BRI Ingatkan Warga Waspadai Modus Penipuan KUR

banner 468x60

Edukasi Perbankan di Tengah Maraknya Penipuan Digital
http://info86news.com | Saumlaki – Maraknya kasus penipuan digital yang mengatasnamakan lembaga perbankan kembali menjadi perhatian publik. Di tengah meningkatnya penggunaan media sosial dan aplikasi pesan instan, berbagai modus penipuan bermunculan dengan sasaran masyarakat yang membutuhkan akses pembiayaan usaha.

Menanggapi kondisi tersebut, pihak Bank Rakyat Indonesia (BRI) mengingatkan masyarakat agar lebih waspada terhadap tawaran pengajuan Kredit Usaha Rakyat (KUR) yang dilakukan secara online melalui tautan, pesan pribadi, maupun akun tidak resmi.

BRI menegaskan bahwa pengajuan KUR tidak ditawarkan secara online melalui pesan singkat atau media sosial pribadi sebagaimana yang marak beredar di tengah masyarakat. “Waspada modus penipuan, BRI tegaskan pengajuan KUR tidak ditawarkan secara online,” demikian isi imbauan edukasi yang disampaikan pihak BRI.

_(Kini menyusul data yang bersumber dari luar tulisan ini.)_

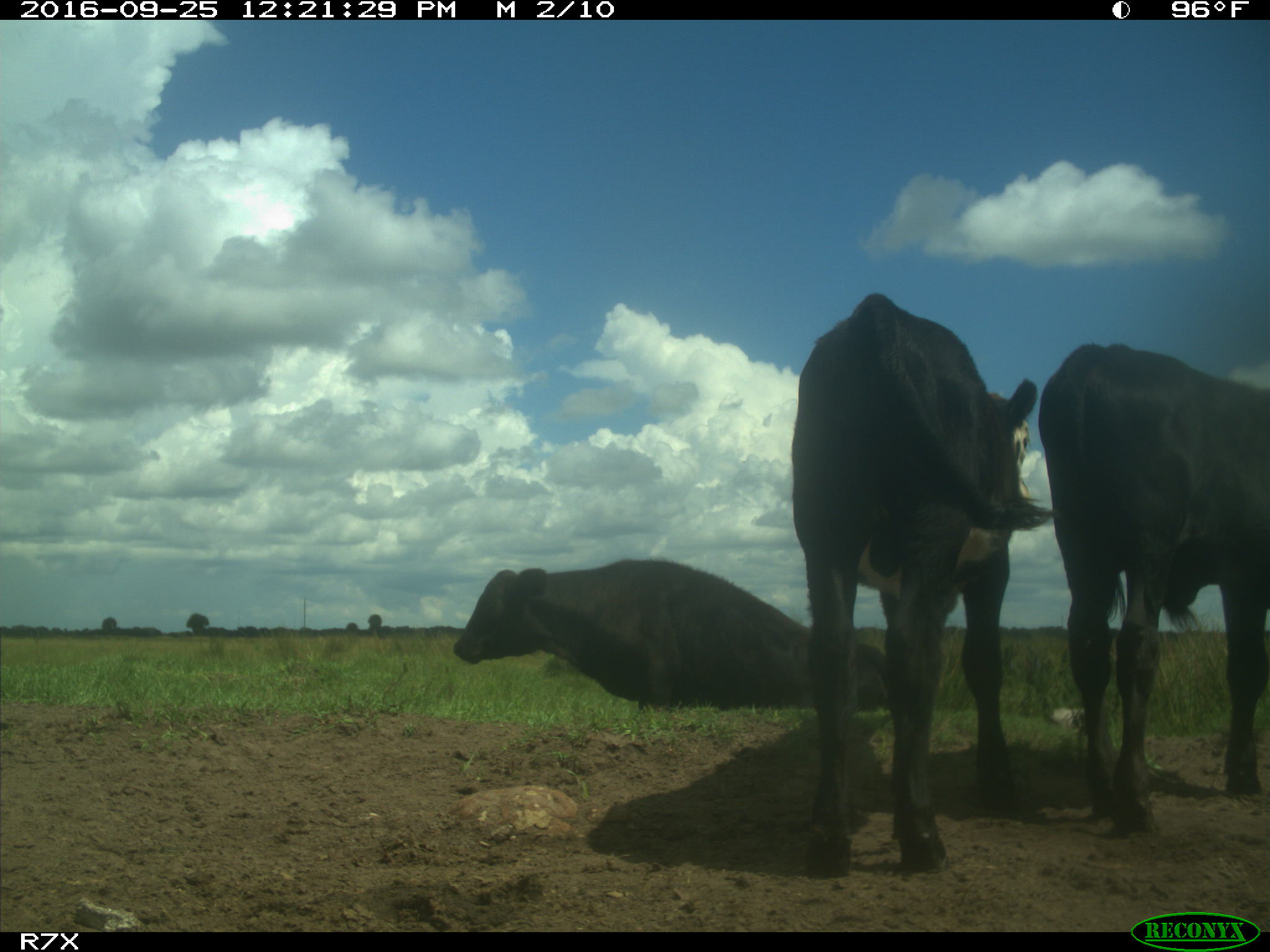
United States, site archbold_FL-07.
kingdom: Animalia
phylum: Chordata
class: Mammalia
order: Artiodactyla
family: Bovidae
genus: Bos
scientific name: Bos taurus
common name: domestic cow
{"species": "Bos taurus (domestic cow)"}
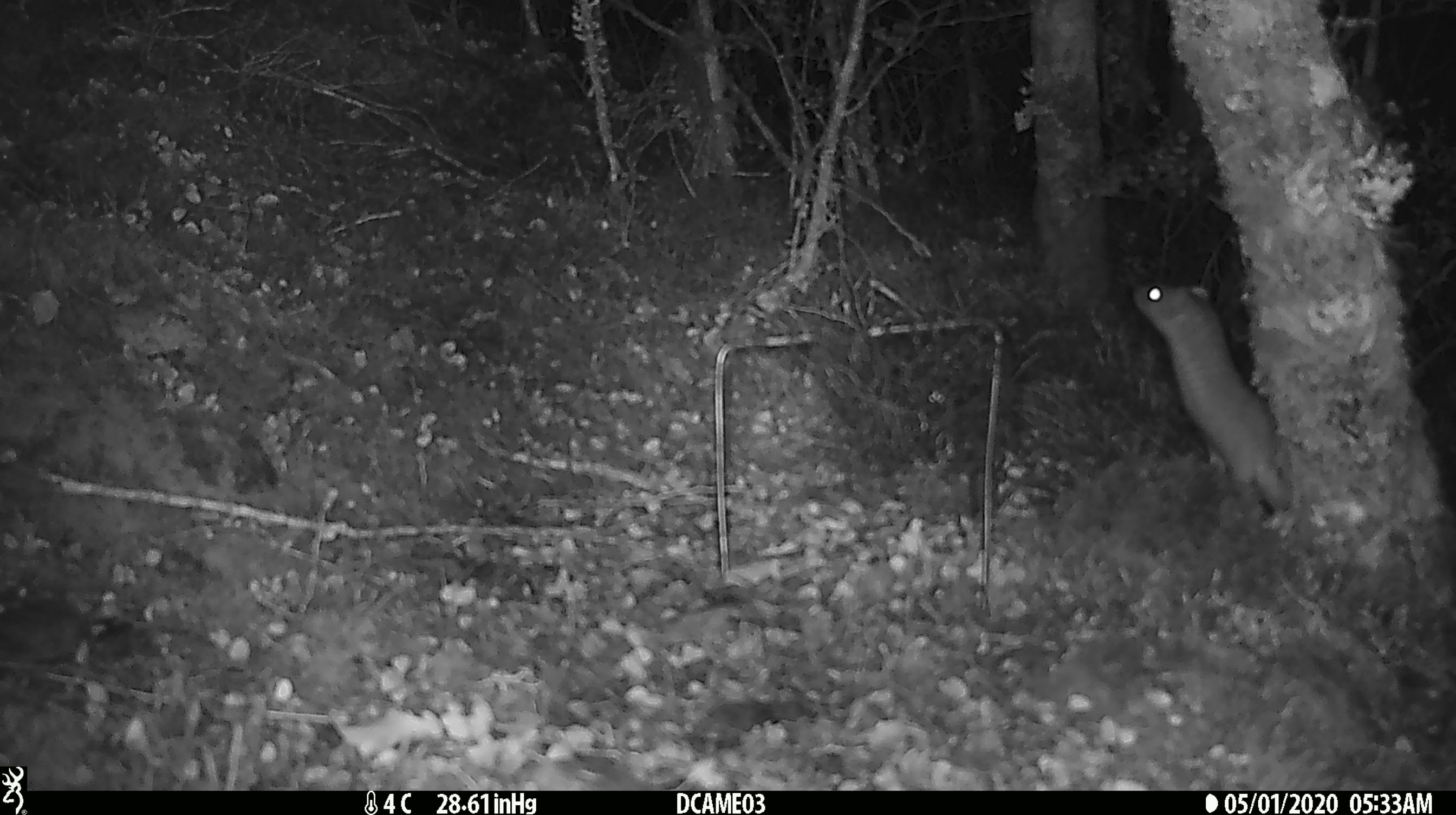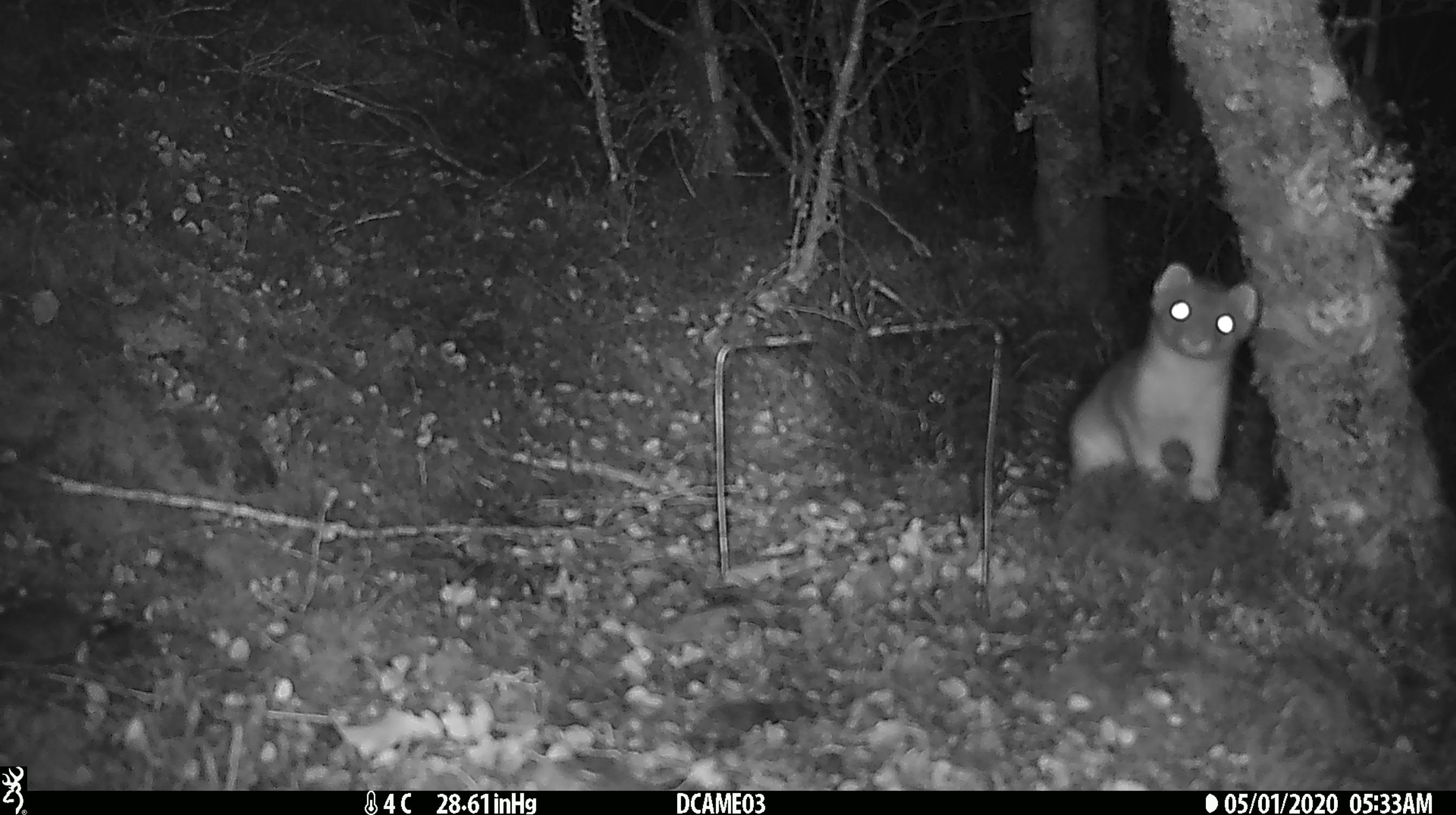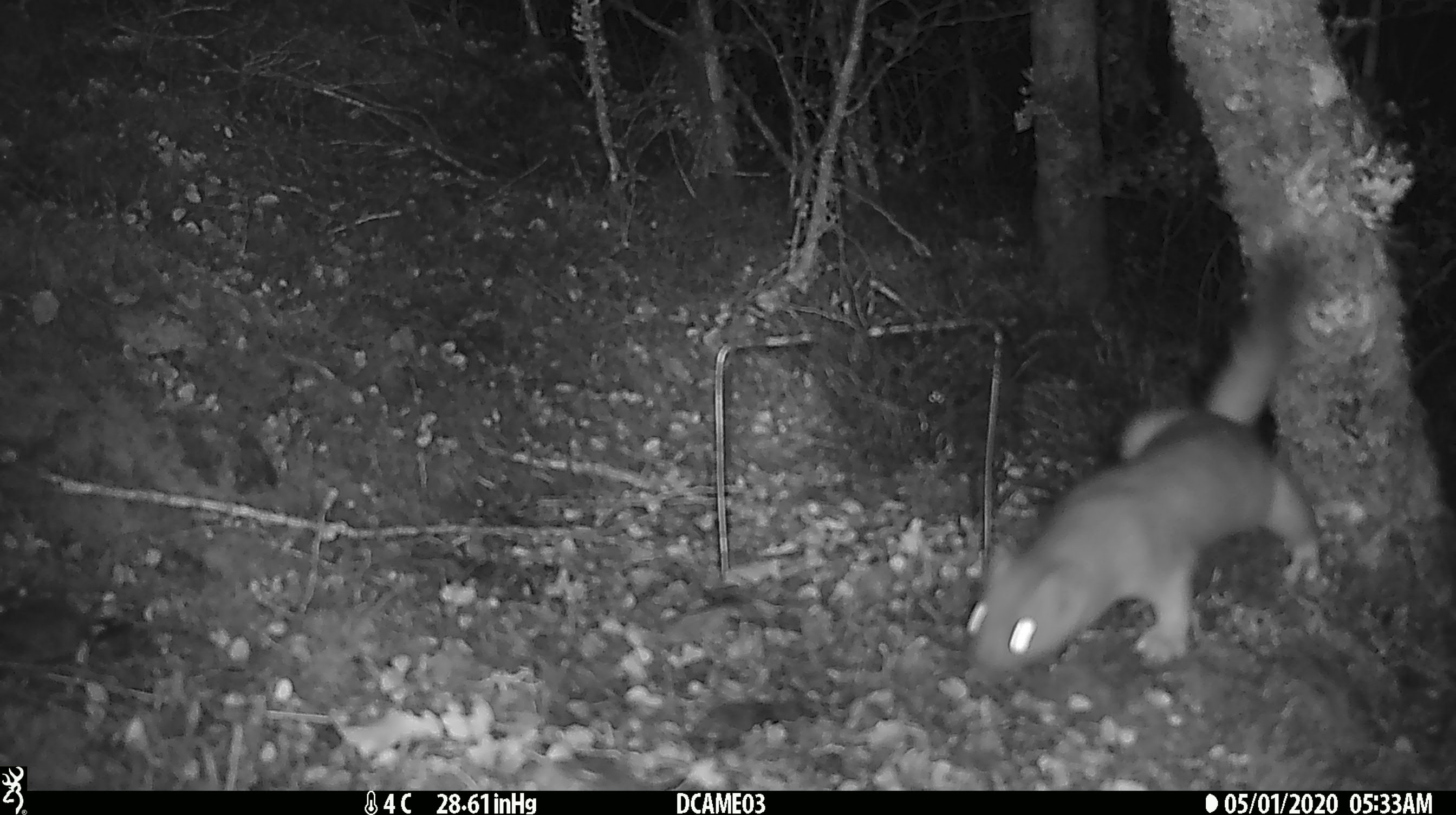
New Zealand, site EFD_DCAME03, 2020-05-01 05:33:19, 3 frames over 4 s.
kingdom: Animalia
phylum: Chordata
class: Mammalia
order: Carnivora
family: Mustelidae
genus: Mustela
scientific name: Mustela erminea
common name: stoat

Modus Penipuan Kian Beragam
Dalam beberapa waktu terakhir, modus penipuan digital semakin berkembang dengan berbagai cara. Pelaku umumnya menggunakan nama dan identitas lembaga resmi untuk meyakinkan calon korban.

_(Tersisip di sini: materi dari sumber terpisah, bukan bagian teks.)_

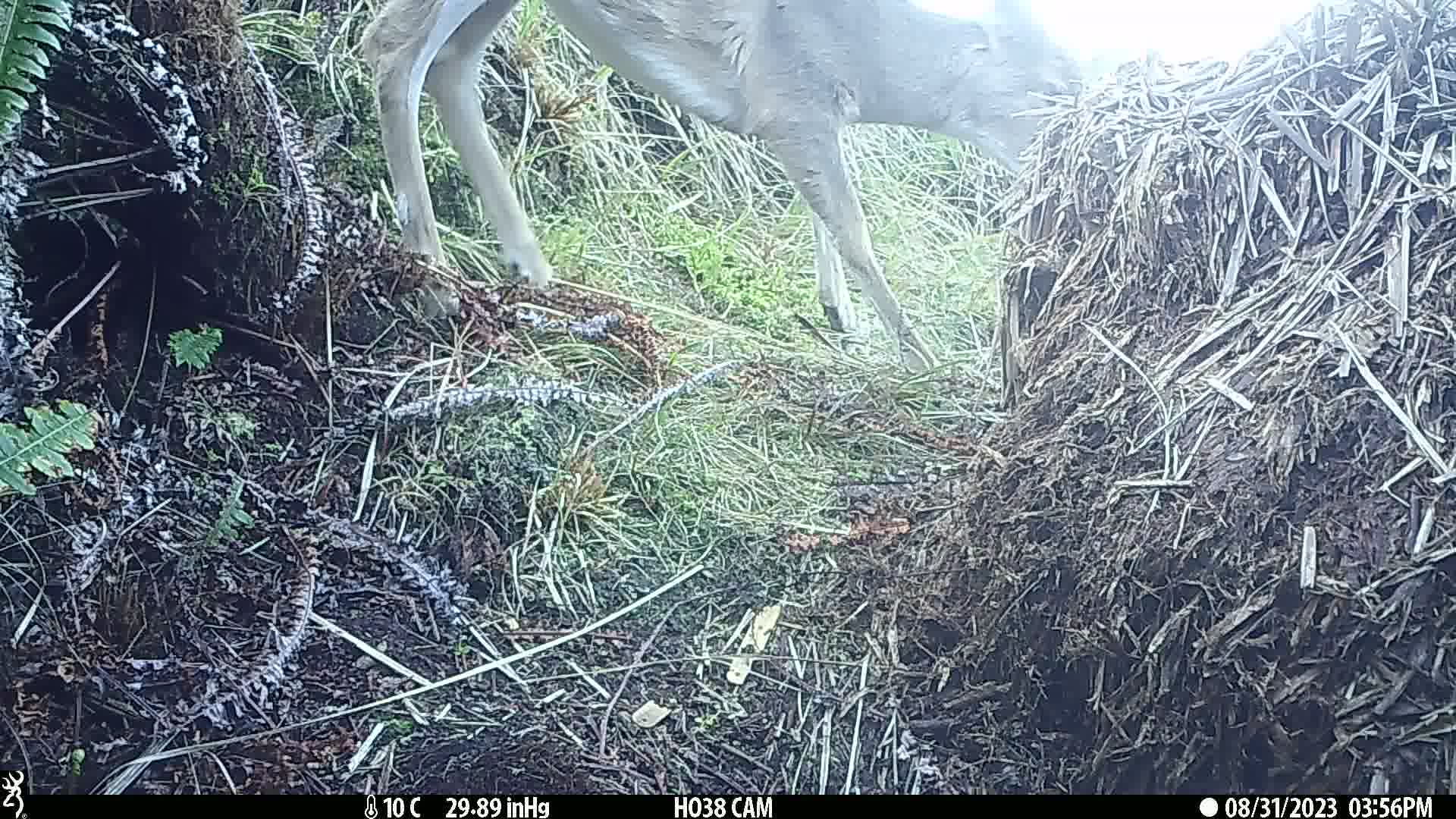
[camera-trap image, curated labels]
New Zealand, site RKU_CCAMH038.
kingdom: Animalia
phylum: Chordata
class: Mammalia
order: Artiodactyla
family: Cervidae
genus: Odocoileus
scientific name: Odocoileus virginianus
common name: white-tailed deer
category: white tailed deer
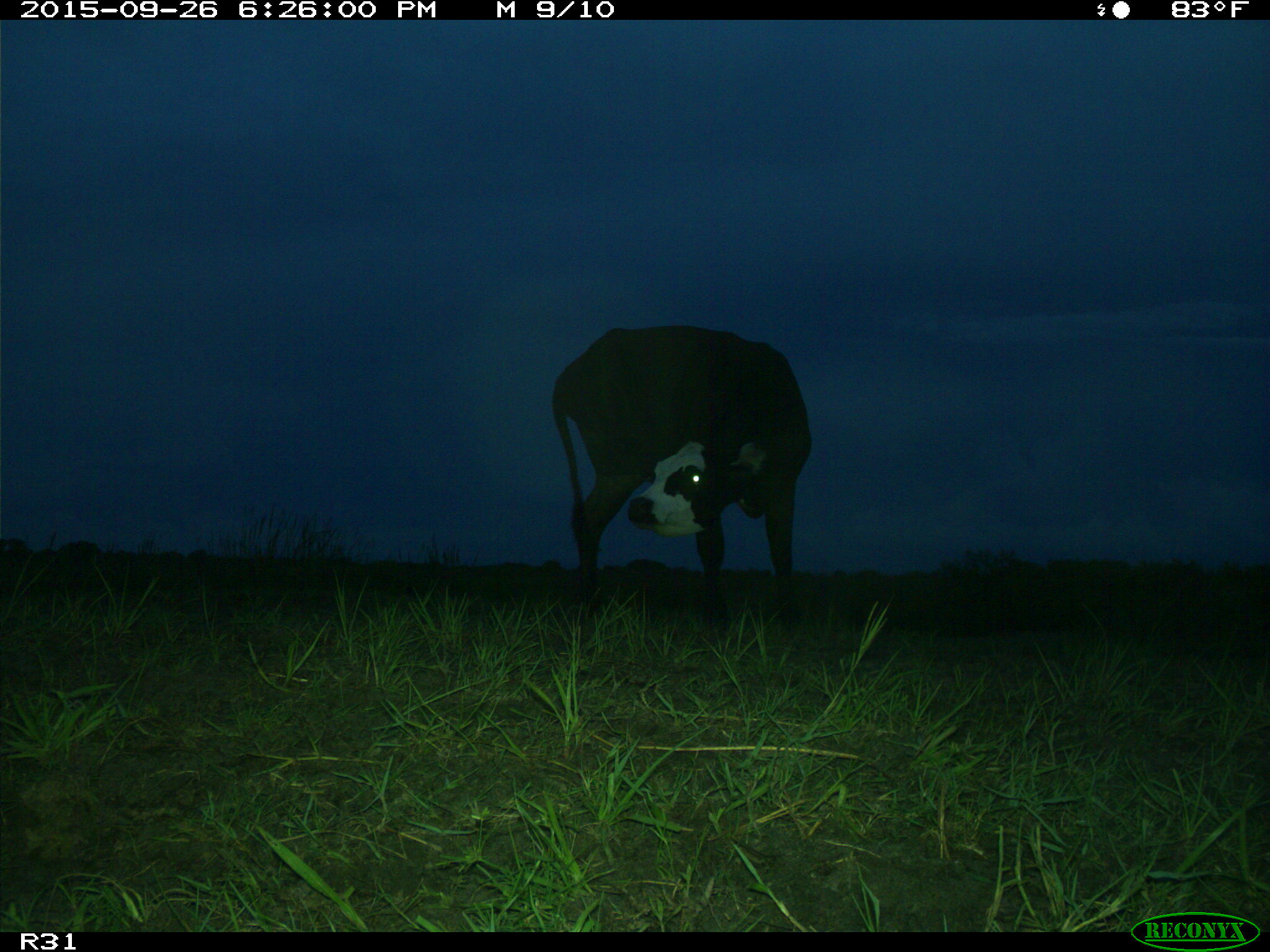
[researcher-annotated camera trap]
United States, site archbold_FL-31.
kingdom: Animalia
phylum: Chordata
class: Mammalia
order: Artiodactyla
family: Bovidae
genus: Bos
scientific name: Bos taurus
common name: domestic cow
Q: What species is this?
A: Bos taurus (domestic cow).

Tidak sedikit masyarakat menerima pesan yang menawarkan pinjaman cepat, bantuan pencairan KUR, hingga permintaan pengisian data pribadi melalui tautan tertentu.

Padahal, tindakan tersebut berpotensi menjadi pintu masuk pencurian data maupun penipuan finansial.

BRI mengingatkan masyarakat agar tidak mudah percaya terhadap pihak-pihak yang mengaku sebagai petugas bank namun meminta transfer uang, biaya administrasi awal, kode OTP, PIN, maupun data pribadi nasabah.

Masyarakat Diminta Gunakan Jalur Resmi
Sebagai langkah antisipasi, masyarakat diimbau untuk selalu menggunakan kanal resmi perbankan dalam memperoleh informasi maupun mengajukan layanan KUR.

Calon nasabah disarankan datang langsung ke kantor unit atau kantor cabang resmi BRI terdekat untuk memastikan prosedur pengajuan kredit dilakukan secara aman dan sesuai ketentuan.

Selain itu, masyarakat juga diminta lebih teliti dalam memeriksa nomor kontak, akun media sosial, maupun situs yang mengatasnamakan pihak bank.

Literasi Digital Jadi Benteng Perlindungan
Di tengah perkembangan teknologi informasi, edukasi literasi digital dinilai menjadi salah satu langkah penting dalam melindungi masyarakat dari ancaman penipuan siber.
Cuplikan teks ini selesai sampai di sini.